A 50-year-old woman died by hanging in December 2017 after a relationship characterised by family violence and her own depression. She had been in an intimate partner violence situation for years, had presented to ED with suicidal ideation in July 2017, and was receiving counselling. Critical clinical and service failures included: (1) her Employee Assistance Program counsellor inappropriately recommending couple's counselling despite disclosed physical violence and controlling behaviours—contrary to family violence best practice; (2) the counsellor failing to appropriately address or escalate the family violence disclosures; (3) Victoria Police failing to complete required family violence risk assessment forms (VP Form L17) at two critical incidents in April and December 2017, missing opportunities for formal referrals to support services; and (4) the mental health assessment in July 2017 failing to document any family violence history despite PFS's known FVIO. These systemic gaps prevented coordinated protection and appropriate therapeutic intervention.
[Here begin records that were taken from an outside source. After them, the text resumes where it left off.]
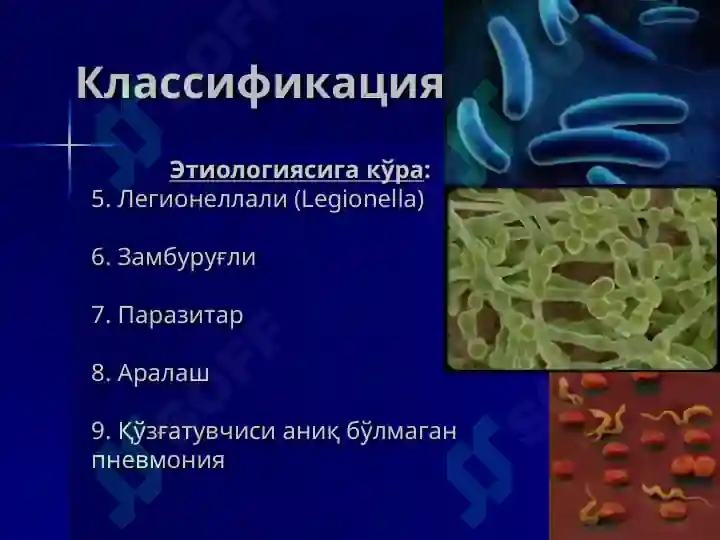 Классификация

Этиологиясига кўра:
5. Легионеллали (Legionella)

6. Замбуруғли

7. Паразитар

8. Аралаш

9. Қўзғатувчиси аниқ бўлмаган пневмония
AI-generated summary and tagging — may contain inaccuracies; refer to original finding for legal purposes.
Inappropriate relationship counselling recommendation despite disclosed family violence
Failure of counsellor to appropriately address family violence disclosures
Failure of mental health assessment to document family violence history
Police failure to complete VP Form L17 risk assessment forms at critical incidents
Missed opportunities for formal referrals to support services
Victim's reluctance to engage with services despite repeated offers
Coroner's recommendations
That the Australian Government consider making counsellors and social workers subject to the National Registration and Accreditation Scheme so that their practices are regulated and underpinned by standards, guidelines and an educational framework facilitating family violence best practice, as it develops over time.